In this model, the main variable is x which is a binary variable indicating if a person is assigned to a facility at time t. The GAMS listing file is not a very convenient way to look at this:

 ---- VAR x  assign provider to facility                                                  LOWER          LEVEL          UPPER         MARGINAL 5   .7  .Hospitalist          .04/01/2019          .              .             1.0000         3.0000      5   .7  .Hospitalist          .04/02/2019          .              .             1.0000         3.0000      5   .7  .Hospitalist          .04/03/2019          .              .             1.0000         3.0000      5   .7  .Hospitalist          .04/04/2019          .              .             1.0000         9.0000      5   .7  .Hospitalist          .04/05/2019          .              .             1.0000         9.0000      5   .7  .Hospitalist          .04/06/2019          .              .             1.0000         9.0000      5   .7  .Hospitalist          .04/07/2019          .              .             1.0000         9.0000      5   .7  .Hospitalist          .04/08/2019          .              .             1.0000         9.0000      5   .7  .Hospitalist          .04/09/2019          .              .             1.0000         9.0000      5   .7  .Hospitalist          .04/10/2019          .              .             1.0000         9.0000      5   .7  .Hospitalist          .04/11/2019          .              .             1.0000         3.0000      5   .7  .Hospitalist          .04/12/2019          .              .             1.0000         3.0000

I just showed a few records: there are more than 40,000 of them. Obviously, this is fairly useless for our application.
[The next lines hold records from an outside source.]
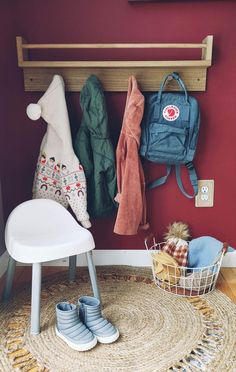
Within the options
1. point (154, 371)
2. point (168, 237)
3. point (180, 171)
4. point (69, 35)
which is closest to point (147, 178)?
point (180, 171)

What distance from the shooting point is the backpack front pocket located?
1.50 m

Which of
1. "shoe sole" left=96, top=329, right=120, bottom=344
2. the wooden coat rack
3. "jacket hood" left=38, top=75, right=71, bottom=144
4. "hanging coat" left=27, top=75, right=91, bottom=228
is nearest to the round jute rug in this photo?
"shoe sole" left=96, top=329, right=120, bottom=344

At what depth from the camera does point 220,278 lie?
5.48 ft

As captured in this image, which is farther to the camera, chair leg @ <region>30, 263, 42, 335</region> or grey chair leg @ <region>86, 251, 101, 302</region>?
grey chair leg @ <region>86, 251, 101, 302</region>

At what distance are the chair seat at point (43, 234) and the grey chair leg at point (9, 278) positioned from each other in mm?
114

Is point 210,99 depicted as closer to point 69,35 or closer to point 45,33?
point 69,35

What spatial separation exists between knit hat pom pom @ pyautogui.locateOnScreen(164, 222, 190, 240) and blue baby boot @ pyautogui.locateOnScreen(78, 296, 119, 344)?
602 millimetres

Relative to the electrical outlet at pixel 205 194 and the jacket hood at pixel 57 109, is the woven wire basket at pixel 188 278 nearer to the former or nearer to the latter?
the electrical outlet at pixel 205 194

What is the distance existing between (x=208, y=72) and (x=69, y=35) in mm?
694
The GDX data viewer is showing by default:

 Default view
This is not much better. We can improve this a bit by pivoting: only look at the levels and display the date dimension as columns:

 Pivot table
These are still raw results. We see we have numeric id's instead of more meaningful names. The reason to use the id's is that they are guaranteed unique (they are keys).

To be able get a more compact and meaningful visualization of the results we need to post-process the results. E.g. we prefer names instead of id's. Here I show a visualization in Excel, where we can create different views (using the auto-filter facility in Excel). Note: I have anonymized the names in this demo (in the real application we have real names to add immediate context).

 Excel based visualization

Not only is this effort useful for viewing and understanding the results (important for debugging and improving the optimization model), but it also allows me to communicate results with the client. Although I ship results in the form of CSV files (to be consumed by a database tool), this CSV file is difficult to interpret directly. This Excel spreadsheet allows us to look at our large, complex solution in much more efficient and effective way. Of course, I have automated things, so after an optimization run, I can generate this spreadsheet using a script. Well, rather two scripts: one is written in GAMS and generates a large sparse data cube (with about 50k entries; later versions have about 100k entries), the second one is written in VBA and does the coloring among other things.

The advantage of using Excel instead of using a dedicated tool, is that it makes it easier to share results. In the business world, practically everyone is familiar with Excel. Emailing spreadsheets around is much more accepted than sending say executables.

Although creating this tool is not exactly cheap, being able to inspect results in a meaningful way and communicate about them is a big pay off. It is not unusual these tools develop into a more important decision support tool than just a debugging aid for an optimization model.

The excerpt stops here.